VoltAgent Server Configuration

new VoltAgent({
agents: {
coordinatorAgent,
transcriptFetcherAgent,
blogWriterAgent,
},
server: honoServer(),
logger,
observability,
});
  • Registers all three agents so I can call them individually or through the supervisor.
  • Exposes an HTTP interface using Hono at http://localhost:3141.
  • Attaches the observability instance so trace data persists without extra wiring.

Running the Agent

Once deployed, the agent handles natural conversations for incoming requests.

YouTube to Blog Agent running

I watch the coordinator delegate work in three steps:

  1. TranscriptFetcher calls the MCP tool to retrieve the English transcript.
  2. BlogWriter receives the transcript and formats a structured Markdown article.
  3. The supervisor returns the Markdown output without extra commentary.

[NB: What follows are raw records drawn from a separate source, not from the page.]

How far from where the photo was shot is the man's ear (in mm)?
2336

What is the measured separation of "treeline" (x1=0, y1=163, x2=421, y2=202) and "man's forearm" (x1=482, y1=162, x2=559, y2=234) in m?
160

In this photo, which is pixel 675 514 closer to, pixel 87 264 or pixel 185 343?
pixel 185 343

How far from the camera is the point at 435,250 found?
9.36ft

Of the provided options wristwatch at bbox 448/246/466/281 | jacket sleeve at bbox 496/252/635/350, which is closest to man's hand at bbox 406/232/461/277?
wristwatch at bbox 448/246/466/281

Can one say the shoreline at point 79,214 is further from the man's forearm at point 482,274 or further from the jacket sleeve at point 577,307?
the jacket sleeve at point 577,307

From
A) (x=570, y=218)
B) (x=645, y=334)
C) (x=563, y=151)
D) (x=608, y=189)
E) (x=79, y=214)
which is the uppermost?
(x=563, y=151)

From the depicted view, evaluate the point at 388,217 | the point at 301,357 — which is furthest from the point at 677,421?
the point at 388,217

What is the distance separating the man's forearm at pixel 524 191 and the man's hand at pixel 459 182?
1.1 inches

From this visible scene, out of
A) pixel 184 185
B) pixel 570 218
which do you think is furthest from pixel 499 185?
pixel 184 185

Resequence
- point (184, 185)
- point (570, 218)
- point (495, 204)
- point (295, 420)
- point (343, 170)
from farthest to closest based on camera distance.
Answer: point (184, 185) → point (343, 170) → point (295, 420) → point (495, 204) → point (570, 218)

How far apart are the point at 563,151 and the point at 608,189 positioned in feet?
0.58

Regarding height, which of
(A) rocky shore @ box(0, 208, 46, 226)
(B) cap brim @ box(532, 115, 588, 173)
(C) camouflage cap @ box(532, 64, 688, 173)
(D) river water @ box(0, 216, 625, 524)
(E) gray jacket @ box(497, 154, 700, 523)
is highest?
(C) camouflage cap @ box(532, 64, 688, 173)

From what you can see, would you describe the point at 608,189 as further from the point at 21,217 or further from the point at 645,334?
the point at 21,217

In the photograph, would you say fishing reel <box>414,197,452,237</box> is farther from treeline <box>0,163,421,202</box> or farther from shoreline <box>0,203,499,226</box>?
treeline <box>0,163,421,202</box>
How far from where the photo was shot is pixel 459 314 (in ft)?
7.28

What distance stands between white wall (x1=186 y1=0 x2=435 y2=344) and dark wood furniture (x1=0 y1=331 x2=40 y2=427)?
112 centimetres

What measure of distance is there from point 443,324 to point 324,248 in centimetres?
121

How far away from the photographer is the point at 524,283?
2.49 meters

VoltOps captures each delegation, tool call, and LLM response, so I can inspect the chain step by step.

Prompt example:

Extract the transcript of this video: https://www.youtube.com/watch?v=U6s2pdxebSo and write a blog post in English.

Next Steps

Here are the next improvements on my list:

  1. Integrate additional MCP providers (for example, keyword research or SEO scoring) before handing the transcript to the writer.
  2. Add guardrail agents that fact-check statistics or detect sensitive topics before publication.
  3. Persist finished articles to a CMS via webhooks or a platform-specific API.
  4. Allow the coordinator to branch into multiple writing styles (technical deep dive, social recap, executive summary) based on user preferences.
  5. Introduce human-in-the-loop review stages using VoltAgent workflows and the VoltOps timeline UI.